* _OBJECTIVE_: Rewrite the items below so that every occurrence of "metal pole" reads "steel post", leaving everything else unchanged.

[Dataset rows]
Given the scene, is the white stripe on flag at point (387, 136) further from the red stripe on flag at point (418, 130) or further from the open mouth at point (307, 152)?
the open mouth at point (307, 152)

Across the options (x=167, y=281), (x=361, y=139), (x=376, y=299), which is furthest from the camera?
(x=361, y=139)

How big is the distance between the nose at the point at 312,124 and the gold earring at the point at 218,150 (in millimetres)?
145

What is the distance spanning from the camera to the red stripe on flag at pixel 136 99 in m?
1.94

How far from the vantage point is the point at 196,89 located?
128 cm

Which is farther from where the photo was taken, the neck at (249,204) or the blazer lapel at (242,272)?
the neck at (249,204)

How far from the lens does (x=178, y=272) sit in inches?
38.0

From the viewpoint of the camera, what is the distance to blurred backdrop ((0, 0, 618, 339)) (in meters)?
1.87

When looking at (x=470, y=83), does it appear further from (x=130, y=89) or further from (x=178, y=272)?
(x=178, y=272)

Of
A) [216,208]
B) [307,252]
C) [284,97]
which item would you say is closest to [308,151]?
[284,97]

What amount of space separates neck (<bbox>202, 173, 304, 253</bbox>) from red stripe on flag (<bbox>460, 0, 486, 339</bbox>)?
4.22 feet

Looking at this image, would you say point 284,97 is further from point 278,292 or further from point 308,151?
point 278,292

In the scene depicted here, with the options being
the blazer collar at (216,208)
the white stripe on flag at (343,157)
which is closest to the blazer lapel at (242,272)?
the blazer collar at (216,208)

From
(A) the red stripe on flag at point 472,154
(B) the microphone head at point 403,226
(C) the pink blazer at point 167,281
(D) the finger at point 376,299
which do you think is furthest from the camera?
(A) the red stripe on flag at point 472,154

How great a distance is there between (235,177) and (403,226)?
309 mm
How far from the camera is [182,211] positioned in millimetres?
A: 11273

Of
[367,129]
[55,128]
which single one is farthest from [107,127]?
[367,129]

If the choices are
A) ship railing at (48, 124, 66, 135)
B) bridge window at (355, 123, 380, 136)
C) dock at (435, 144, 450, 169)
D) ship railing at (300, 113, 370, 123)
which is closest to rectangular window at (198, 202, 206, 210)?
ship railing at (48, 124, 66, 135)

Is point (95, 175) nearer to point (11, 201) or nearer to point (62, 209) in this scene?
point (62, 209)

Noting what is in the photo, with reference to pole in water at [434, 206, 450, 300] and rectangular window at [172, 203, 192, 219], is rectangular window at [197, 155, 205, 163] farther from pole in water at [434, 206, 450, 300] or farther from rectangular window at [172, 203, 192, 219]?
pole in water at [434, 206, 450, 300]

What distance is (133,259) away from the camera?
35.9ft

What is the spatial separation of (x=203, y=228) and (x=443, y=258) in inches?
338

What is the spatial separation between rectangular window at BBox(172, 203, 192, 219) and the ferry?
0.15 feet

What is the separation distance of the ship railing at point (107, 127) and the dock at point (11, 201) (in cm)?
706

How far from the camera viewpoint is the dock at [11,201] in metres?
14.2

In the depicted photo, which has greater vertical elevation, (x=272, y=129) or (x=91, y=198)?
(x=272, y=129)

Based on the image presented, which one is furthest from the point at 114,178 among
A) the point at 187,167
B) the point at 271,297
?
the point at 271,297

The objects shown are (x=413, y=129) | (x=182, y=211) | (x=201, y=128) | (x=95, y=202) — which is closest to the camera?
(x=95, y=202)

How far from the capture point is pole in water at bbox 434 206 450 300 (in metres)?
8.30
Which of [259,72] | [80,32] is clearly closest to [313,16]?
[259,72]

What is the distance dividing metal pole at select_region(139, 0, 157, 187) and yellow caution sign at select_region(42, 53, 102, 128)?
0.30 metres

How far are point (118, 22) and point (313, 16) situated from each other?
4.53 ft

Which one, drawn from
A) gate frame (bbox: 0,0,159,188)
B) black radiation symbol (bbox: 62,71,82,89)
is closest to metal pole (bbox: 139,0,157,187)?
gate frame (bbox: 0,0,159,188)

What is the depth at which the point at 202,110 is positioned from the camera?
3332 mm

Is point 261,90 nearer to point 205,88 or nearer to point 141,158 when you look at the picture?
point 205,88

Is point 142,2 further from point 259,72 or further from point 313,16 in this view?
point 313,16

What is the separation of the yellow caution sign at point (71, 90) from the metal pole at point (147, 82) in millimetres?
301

* _IN RESPONSE_:
Given the scene, is the white stripe on flag at point (387, 136) further from the red stripe on flag at point (418, 130) or further from the open mouth at point (307, 152)?
the open mouth at point (307, 152)

Across the options (x=167, y=281), (x=361, y=139), (x=376, y=299), which is furthest from the camera?
(x=361, y=139)

How big is the distance between the nose at the point at 312,124 and the gold earring at the point at 218,150 (in millimetres)?
145

What is the distance spanning from the camera to the red stripe on flag at pixel 136 99 in m?
1.94

How far from the vantage point is the point at 196,89 located?
128 cm

Which is farther from where the photo was taken, the neck at (249,204) or the blazer lapel at (242,272)?
the neck at (249,204)

How far from the lens does (x=178, y=272) sit in inches?
38.0

From the viewpoint of the camera, what is the distance to blurred backdrop ((0, 0, 618, 339)) (in meters)?
1.87

When looking at (x=470, y=83), does it appear further from (x=130, y=89) or further from (x=178, y=272)?
(x=178, y=272)

Of
A) [216,208]
B) [307,252]
C) [284,97]
which item would you say is closest to [308,151]?
[284,97]

What amount of space separates neck (<bbox>202, 173, 304, 253</bbox>) from red stripe on flag (<bbox>460, 0, 486, 339</bbox>)?
4.22 feet

Looking at this image, would you say point 284,97 is further from point 278,292 or further from point 308,151?
point 278,292

In the scene depicted here, with the options being
the blazer collar at (216,208)
the white stripe on flag at (343,157)
which is closest to the blazer lapel at (242,272)?
the blazer collar at (216,208)

From
(A) the red stripe on flag at point 472,154
(B) the microphone head at point 403,226
(C) the pink blazer at point 167,281
(D) the finger at point 376,299
which do you think is furthest from the camera?
(A) the red stripe on flag at point 472,154

How great a distance is there between (235,177) and (403,226)?
309 mm
How far from the camera is [182,211] positioned in millimetres?
A: 11273

Of
[367,129]
[55,128]
which single one is farthest from [107,127]?
[367,129]

If the choices are
A) ship railing at (48, 124, 66, 135)
B) bridge window at (355, 123, 380, 136)
C) dock at (435, 144, 450, 169)
D) ship railing at (300, 113, 370, 123)
which is closest to rectangular window at (198, 202, 206, 210)?
ship railing at (48, 124, 66, 135)

Is point (95, 175) nearer to point (11, 201) or nearer to point (62, 209) in this scene?
point (62, 209)

Noting what is in the photo, with reference to pole in water at [434, 206, 450, 300] and rectangular window at [172, 203, 192, 219], is rectangular window at [197, 155, 205, 163] farther from pole in water at [434, 206, 450, 300] or farther from rectangular window at [172, 203, 192, 219]?
pole in water at [434, 206, 450, 300]

What distance is (133,259) away from the camera?
35.9ft

What is the spatial separation of (x=203, y=228) and (x=443, y=258) in inches?
338

What is the spatial separation between rectangular window at BBox(172, 203, 192, 219) and the ferry?
0.15 feet

What is the separation distance of the ship railing at point (107, 127) and the dock at point (11, 201) (in cm)?
706

How far from the camera viewpoint is the dock at [11,201] in metres?
14.2

In the depicted photo, which has greater vertical elevation, (x=272, y=129) or (x=91, y=198)?
(x=272, y=129)

Based on the image presented, which one is furthest from the point at 114,178 among
A) the point at 187,167
B) the point at 271,297
?
the point at 271,297

The objects shown are (x=413, y=129) | (x=182, y=211) | (x=201, y=128) | (x=95, y=202) — which is closest to the camera?
(x=95, y=202)

How far from the capture point is pole in water at bbox 434 206 450 300 (in metres)?
8.30
Which of [259,72] | [80,32] is clearly closest to [313,16]?
[259,72]

What is the distance dividing steel post at select_region(139, 0, 157, 187) and yellow caution sign at select_region(42, 53, 102, 128)?
0.30 metres

How far are point (118, 22) and point (313, 16) situated from each other?
4.53 ft

Which one, drawn from
A) gate frame (bbox: 0,0,159,188)
B) black radiation symbol (bbox: 62,71,82,89)
is closest to steel post (bbox: 139,0,157,187)?
gate frame (bbox: 0,0,159,188)

What is the depth at which the point at 202,110 is positioned from the camera?
3332 mm

Is point 261,90 nearer to point 205,88 or nearer to point 141,158 when you look at the picture?
point 205,88

Is point 142,2 further from point 259,72 or further from point 313,16 in this view?
point 313,16

What is the separation of the yellow caution sign at point (71, 90) from the steel post at point (147, 82) in millimetres?
301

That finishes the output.